How to complete this task →
Nothing but the lines below, from the first through the line containing "order: Artiodactyla", should be set down, each one exactly and without pictures.
━━━
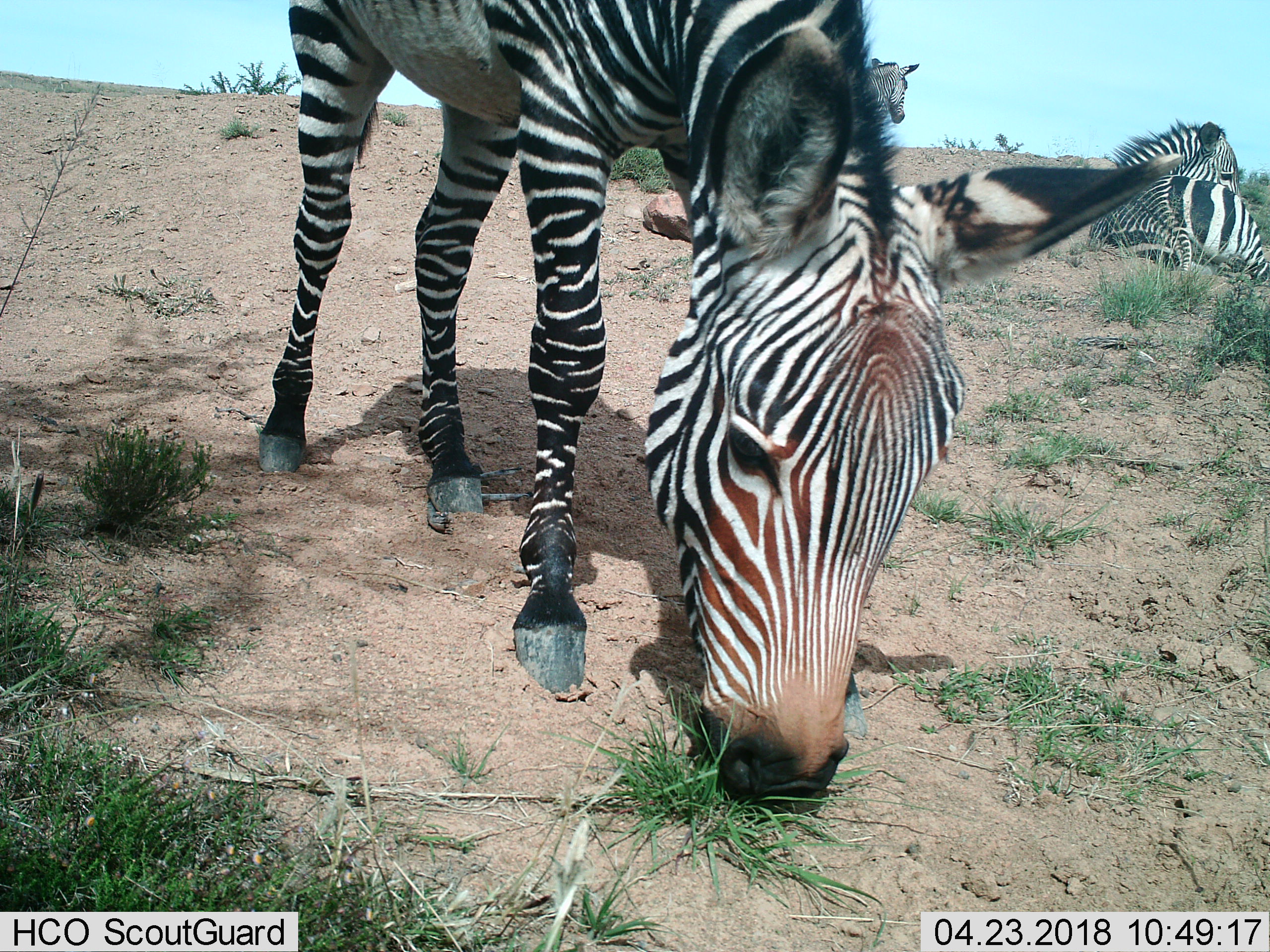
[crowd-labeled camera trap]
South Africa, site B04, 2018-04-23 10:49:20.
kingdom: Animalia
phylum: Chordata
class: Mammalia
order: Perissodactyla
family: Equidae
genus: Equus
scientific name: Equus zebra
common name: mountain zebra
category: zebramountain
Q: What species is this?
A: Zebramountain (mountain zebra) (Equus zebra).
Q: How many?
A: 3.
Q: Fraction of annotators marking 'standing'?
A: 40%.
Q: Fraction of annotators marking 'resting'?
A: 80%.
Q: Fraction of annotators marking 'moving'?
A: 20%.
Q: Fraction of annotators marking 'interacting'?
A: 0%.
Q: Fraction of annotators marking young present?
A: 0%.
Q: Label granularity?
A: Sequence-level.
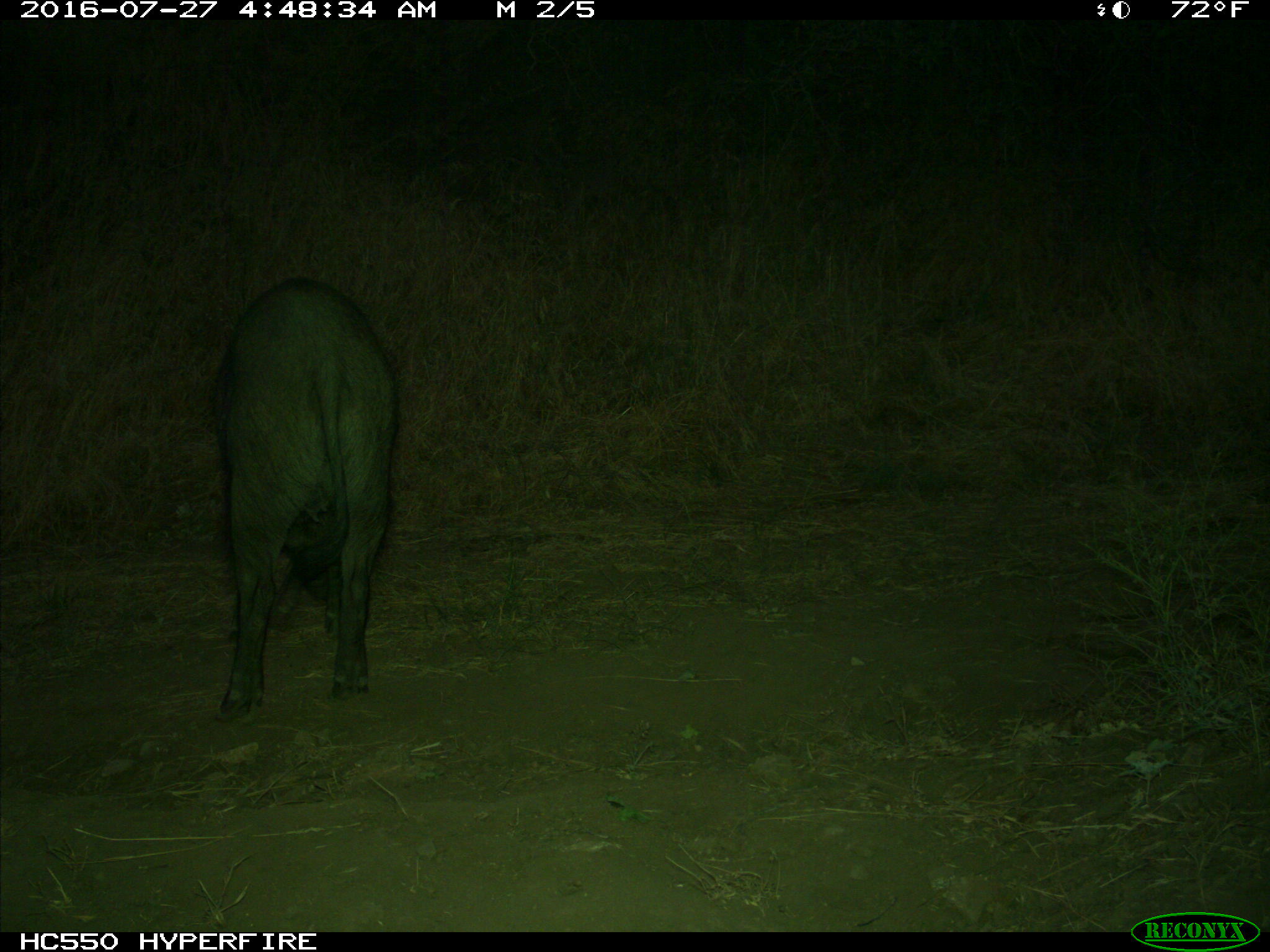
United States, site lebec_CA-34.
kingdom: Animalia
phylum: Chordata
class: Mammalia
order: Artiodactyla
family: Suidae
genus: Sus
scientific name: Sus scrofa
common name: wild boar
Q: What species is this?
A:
━━━
Solution →
[crowd-labeled camera trap]
South Africa, site B04, 2018-04-23 10:49:20.
kingdom: Animalia
phylum: Chordata
class: Mammalia
order: Perissodactyla
family: Equidae
genus: Equus
scientific name: Equus zebra
common name: mountain zebra
category: zebramountain
Q: What species is this?
A: Zebramountain (mountain zebra) (Equus zebra).
Q: How many?
A: 3.
Q: Fraction of annotators marking 'standing'?
A: 40%.
Q: Fraction of annotators marking 'resting'?
A: 80%.
Q: Fraction of annotators marking 'moving'?
A: 20%.
Q: Fraction of annotators marking 'interacting'?
A: 0%.
Q: Fraction of annotators marking young present?
A: 0%.
Q: Label granularity?
A: Sequence-level.
United States, site lebec_CA-34.
kingdom: Animalia
phylum: Chordata
class: Mammalia
order: Artiodactyla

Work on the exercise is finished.